Freely Jointed Chain and Characteristic Ratio

The idea to model a linear polymer chain as a freely jointed chain which occupies space as a random coil dates back to the 1930th when Kuhn^1,2 defined a polymer chain as having N_K rigid links of length l_K with no restrictions on the angles between successive bonds. This model is a gross simplification of a real polymer chain because the rotation of real bonds is considerably restricted by fixed valence angles, τ, and by repulsive interactions with neighboring atoms along the polymer chain (steric hindrance). Nevertheless, Kuhn's polymer model of an equivalent freely jointed chain has been successfully used to describe the average behavior of real polymer chains in dilute solutions. To achieve equivalence, the N monomers of length l have to be replaced by statistical segments of length

l_K = C_∞l / sin(τ/2) = C_∞l / cos(θ/2)

and the number of monomers in the chain has to be rescaled to the number of Kuhn monomers,³

N_K = N /C_∞ · cos(θ/2)²

The parameter C_∞ is called the characteristic ratio which can be seen as a correction for the non-physical aspects of the freely jointed chain.

The length of a fully extended (rod-like) Kuhn model chain is identical with the contour length of the real chain:

R_max = N_K l_K = N l · cos(θ/2)

As Kuhn and others have shown, the spatial properties of such a model chain are the same as those of a random flight in three dimensions.

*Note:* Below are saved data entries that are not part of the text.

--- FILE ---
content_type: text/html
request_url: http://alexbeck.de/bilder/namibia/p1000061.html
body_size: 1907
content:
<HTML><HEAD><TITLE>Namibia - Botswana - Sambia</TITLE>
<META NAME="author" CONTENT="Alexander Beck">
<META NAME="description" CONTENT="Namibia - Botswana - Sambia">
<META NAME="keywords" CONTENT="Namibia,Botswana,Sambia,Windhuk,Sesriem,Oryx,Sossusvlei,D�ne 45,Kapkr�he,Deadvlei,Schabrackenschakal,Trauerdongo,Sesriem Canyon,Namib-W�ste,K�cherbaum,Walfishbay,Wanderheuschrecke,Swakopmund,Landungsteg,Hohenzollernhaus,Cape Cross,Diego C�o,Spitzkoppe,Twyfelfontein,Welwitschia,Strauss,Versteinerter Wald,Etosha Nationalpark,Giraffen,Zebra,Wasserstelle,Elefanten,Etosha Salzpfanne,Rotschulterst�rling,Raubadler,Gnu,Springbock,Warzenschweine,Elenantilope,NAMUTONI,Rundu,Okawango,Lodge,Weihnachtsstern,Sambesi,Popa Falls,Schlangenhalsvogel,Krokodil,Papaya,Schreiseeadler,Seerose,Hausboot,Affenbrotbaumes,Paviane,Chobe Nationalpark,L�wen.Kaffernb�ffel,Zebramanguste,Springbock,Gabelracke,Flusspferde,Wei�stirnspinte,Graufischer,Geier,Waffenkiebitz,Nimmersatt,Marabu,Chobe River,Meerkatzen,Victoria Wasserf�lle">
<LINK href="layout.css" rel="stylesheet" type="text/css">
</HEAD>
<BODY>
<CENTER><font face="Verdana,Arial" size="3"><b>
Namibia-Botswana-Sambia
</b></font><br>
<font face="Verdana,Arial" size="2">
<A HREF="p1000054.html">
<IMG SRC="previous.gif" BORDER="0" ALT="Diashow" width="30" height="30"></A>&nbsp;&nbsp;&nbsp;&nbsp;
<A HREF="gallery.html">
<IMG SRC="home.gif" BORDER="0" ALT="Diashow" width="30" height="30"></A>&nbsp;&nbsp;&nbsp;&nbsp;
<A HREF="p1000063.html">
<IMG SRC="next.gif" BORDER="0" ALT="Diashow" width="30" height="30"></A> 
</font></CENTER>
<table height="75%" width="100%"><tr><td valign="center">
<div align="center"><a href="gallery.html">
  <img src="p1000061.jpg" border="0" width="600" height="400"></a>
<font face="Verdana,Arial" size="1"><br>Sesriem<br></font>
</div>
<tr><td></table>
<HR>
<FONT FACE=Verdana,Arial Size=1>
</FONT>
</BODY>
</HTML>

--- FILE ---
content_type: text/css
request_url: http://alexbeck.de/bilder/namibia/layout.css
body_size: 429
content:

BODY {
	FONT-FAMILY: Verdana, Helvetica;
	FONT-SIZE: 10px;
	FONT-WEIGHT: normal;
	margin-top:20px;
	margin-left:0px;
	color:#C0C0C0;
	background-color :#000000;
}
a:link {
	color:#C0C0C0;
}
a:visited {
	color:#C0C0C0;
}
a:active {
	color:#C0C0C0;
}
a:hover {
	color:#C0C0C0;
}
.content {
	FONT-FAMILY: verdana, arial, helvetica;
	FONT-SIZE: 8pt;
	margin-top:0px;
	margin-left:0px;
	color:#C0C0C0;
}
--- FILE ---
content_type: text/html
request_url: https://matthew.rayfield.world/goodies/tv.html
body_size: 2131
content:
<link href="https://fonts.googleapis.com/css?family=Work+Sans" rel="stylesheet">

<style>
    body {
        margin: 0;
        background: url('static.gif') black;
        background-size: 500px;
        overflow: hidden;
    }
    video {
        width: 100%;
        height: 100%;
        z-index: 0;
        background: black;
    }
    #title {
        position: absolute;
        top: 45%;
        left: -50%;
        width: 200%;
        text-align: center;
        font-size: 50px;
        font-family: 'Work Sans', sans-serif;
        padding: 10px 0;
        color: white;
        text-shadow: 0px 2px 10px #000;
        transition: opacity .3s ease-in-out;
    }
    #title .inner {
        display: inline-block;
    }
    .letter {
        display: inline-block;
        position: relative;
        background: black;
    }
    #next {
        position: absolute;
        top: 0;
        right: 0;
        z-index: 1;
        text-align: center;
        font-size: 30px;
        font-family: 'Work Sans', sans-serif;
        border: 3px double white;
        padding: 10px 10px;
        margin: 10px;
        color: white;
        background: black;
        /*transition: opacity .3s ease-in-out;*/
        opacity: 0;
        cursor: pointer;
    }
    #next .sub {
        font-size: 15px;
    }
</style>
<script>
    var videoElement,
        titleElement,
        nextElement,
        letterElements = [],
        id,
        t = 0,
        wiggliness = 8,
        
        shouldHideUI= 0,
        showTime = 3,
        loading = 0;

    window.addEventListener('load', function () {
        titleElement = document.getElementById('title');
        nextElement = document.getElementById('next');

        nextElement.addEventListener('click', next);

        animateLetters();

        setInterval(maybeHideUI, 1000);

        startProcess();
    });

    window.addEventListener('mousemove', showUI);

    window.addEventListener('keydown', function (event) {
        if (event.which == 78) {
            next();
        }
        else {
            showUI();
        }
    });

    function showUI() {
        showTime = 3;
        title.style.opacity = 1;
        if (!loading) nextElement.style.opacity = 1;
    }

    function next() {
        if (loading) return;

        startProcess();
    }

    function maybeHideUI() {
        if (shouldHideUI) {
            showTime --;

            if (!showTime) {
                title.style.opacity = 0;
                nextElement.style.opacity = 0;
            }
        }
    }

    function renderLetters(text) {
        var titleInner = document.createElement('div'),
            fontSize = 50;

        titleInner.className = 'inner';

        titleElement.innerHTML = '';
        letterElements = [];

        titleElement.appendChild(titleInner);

For example, the mean-square distance of the chain ends is given by

⟨R²⟩ = N_K l_K²

and the mean square radius of gyration⁸

⟨R_g²⟩ = N_K l_K² / 6

Thus,

⟨R²⟩ = 6 ⟨R_g²⟩

The ratio of the mean-square distance and the contour length, ⟨R²⟩ / R_max, is a measure for the stiffness of a polymer chain and is identical with the Kuhn length.³ For example, a polyethylene chain with bond length 1.54 Å, torsion angle 68°, and chanracteristic ratio = 6.7⁴ has the Kuhn length

l_K = ⟨R²⟩ / R_max = C_∞l / cos(θ/2) = 6.7 · 1.54 Å / cos(68°/2) = 12.4 Å

The concept of a Kuhn chain is quite useful for many model predictions. However, it is an oversimplification of a real polymer chain since we replaced the polymer with a hypothetical chain that behaves like a random-flight. By doing this, all information of the spatial arrangement of the real repeat units is lost.

References & Notes

1. W. Kuhn, Kolloid Zeitschrift, 68, 2 (1934)

2. W. Kuhn, H. Kuhn Helv. Chim. Acta, 26, 1394 (1934)

3. These relationships follow from the two requirements that the contour length and the mean-square end-to-end distance have to be the same for the model chain and real chain:

   R_max = N_Kl_K = Nl sin(τ/2) = Nl cos(θ/2);   ⟨R²⟩ = N_Kl_K² = C_∞Nl²

4. Gert Strobl, The Physics of Polymers, 3^rd Edition, Heidelberg 2007

5. T. Hesse, Polymere an Phasengrenzflaechen, First Edition, Bremen 2004

6. M. Rubinstein and R. Colby, Polymer Physics, 1st Ed., Oxford University Press, New York 2003

7. The radius of gyration, R_g, is the average value of the first moment of all segments of the chain with respect to the center of mass of the molecule.